[Questions about scenes in pictures]
________

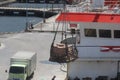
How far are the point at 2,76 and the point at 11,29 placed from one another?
57.3 metres

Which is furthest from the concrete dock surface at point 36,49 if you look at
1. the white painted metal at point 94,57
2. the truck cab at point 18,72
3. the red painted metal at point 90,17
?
the red painted metal at point 90,17

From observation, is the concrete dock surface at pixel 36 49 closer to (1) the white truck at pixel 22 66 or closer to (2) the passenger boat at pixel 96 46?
(1) the white truck at pixel 22 66

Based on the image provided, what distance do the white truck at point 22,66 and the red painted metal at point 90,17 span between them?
10.7 m

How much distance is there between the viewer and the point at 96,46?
29094mm

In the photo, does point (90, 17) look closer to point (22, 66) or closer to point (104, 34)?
point (104, 34)

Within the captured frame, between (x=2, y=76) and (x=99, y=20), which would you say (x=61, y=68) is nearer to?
(x=2, y=76)

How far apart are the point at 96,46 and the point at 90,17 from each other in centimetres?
194

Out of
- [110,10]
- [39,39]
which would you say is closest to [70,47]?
[110,10]

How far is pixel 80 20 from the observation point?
1115 inches

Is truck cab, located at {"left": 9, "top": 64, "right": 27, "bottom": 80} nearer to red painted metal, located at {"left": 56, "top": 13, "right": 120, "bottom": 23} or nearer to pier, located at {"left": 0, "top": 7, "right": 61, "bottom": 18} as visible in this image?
red painted metal, located at {"left": 56, "top": 13, "right": 120, "bottom": 23}

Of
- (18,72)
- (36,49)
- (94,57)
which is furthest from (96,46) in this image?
(36,49)

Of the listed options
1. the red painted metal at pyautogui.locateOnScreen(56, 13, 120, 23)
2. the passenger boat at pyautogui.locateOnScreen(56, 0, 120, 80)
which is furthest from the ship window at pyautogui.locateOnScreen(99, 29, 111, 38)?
the red painted metal at pyautogui.locateOnScreen(56, 13, 120, 23)

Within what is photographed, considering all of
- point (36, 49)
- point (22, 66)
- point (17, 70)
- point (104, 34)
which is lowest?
point (36, 49)

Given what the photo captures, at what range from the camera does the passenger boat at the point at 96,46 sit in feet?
94.3
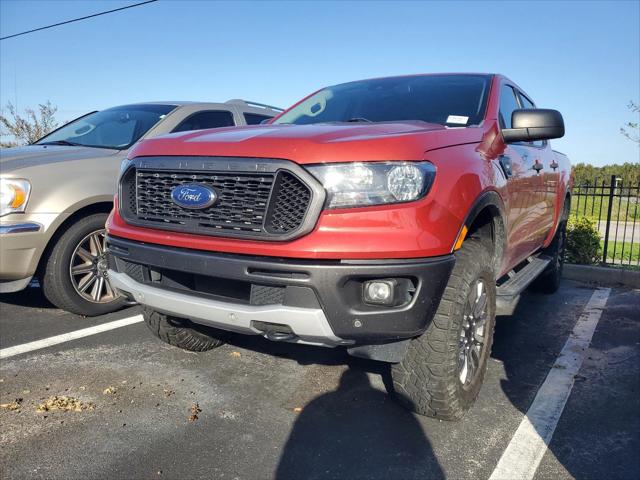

________

• Challenge
Pull out each line of the material above that contains the word "surface".

• Result of this exercise
Which is furthest from the concrete dock surface at point 36,49 if you look at
From observation, is the concrete dock surface at pixel 36 49 closer to (1) the white truck at pixel 22 66 or closer to (2) the passenger boat at pixel 96 46?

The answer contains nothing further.